Creating a Closed Terrarium: A Step-by-Step Guide
While watching a closed terrarium ecosystem can be captivating, creating one can be even more rewarding. Here’s a step-by-step guide on how to make a closed terrarium that will thrive with life.
- Selecting the Container: The first step to creating a closed terrarium is choosing the right container. It can be a jar, bottle, fish tank, or anything else that is transparent and can be sealed. The size depends on the types of plants and animals you want to keep.
- Preparing the Base: Layer the bottom of the container with small stones or pebbles. This is crucial for drainage, preventing water from stagnating and causing root rot.
- Adding a Layer of Activated Charcoal: On top of the pebbles, add a thin layer of activated charcoal. This will help purify the water, keeping it fresh and clean.
- The Substrate: On top of the charcoal, add a layer of potting soil or a special terrarium soil. This is where your plants will root.
- Choosing and Planting the Right Plants: When choosing plants for closed terrariums, it’s important to select those that thrive in high humidity and low light conditions. Once you’ve made your choices, you can plant them in the soil.
- Introducing Animals: After setting up the plants, it’s time to add the terrarium animals from our list above. Make sure to research each one and provide the conditions they need to thrive.
- Sealing and Placing the Terrarium: Once everything is set up, you can seal your terrarium and place it in a spot with indirect light.

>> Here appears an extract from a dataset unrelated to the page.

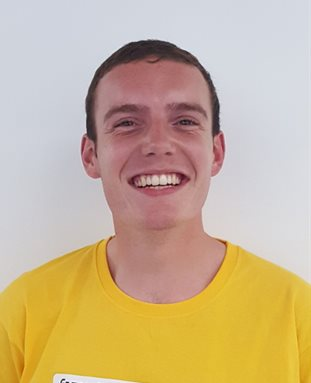 A smiling James Lewington in a bright yellow t-shirt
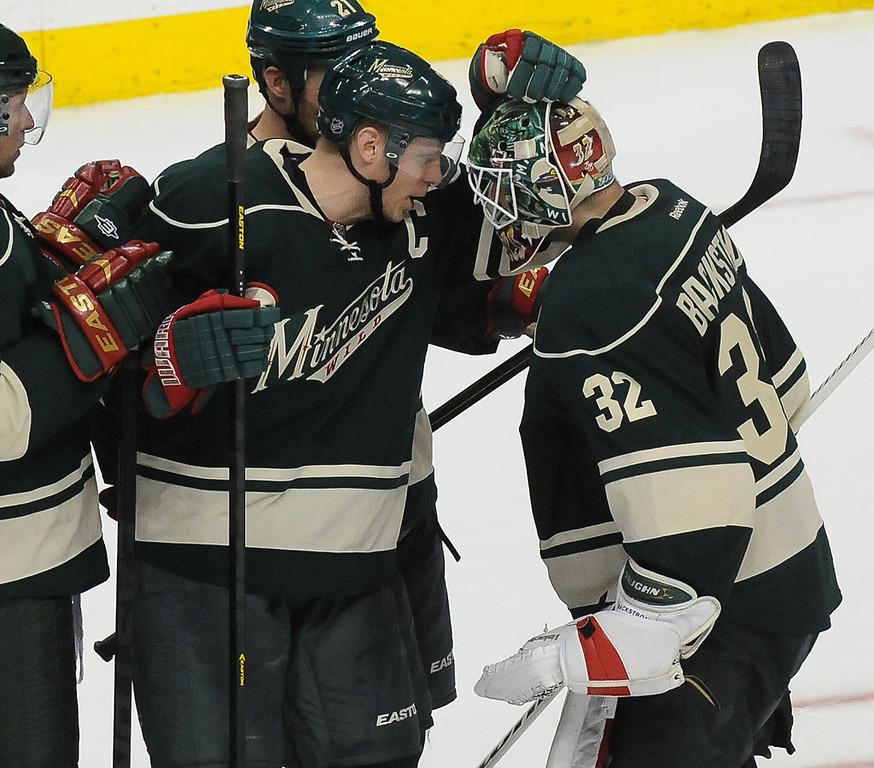 . Minnesota Wild center Mikko Koivu celebrates the 4-3 win with goalie Niklas Backstrom. (Pioneer Press: Sherri LaRose-Chiglo)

How to Maintain a Healthy Terrarium
Maintaining a healthy terrarium involves a few simple steps:
- Monitoring: Regularly check your terrarium for signs of disease or discomfort in the inhabitants. Keep an eye out for mold, which can be an issue in closed terrariums.
- Feeding: While a well-set-up terrarium is mostly self-sufficient, it’s good practice to provide supplementary food for your terrarium animals occasionally.
- Pruning and Cleaning: Prune overgrown plants and remove any dead leaves or flowers to prevent decay and disease. Also, clean the glass inside and out for a clear view into your mini ecosystem.
Creating and maintaining a closed terrarium is a beautiful blend of art, science, and nature. It offers a chance to observe a miniature ecosystem and can serve as an engaging, educational hobby. Whether it’s the cherry shrimp adding a touch of color or the earthworms busily fertilizing the soil, the choice of animals in your terrarium can truly bring it to life.
With the steps and tips provided, along with a dose of patience and care, you can create a flourishing, self-sustaining world within your closed terrarium, a testament to the intricate, fascinating wonder of the natural world.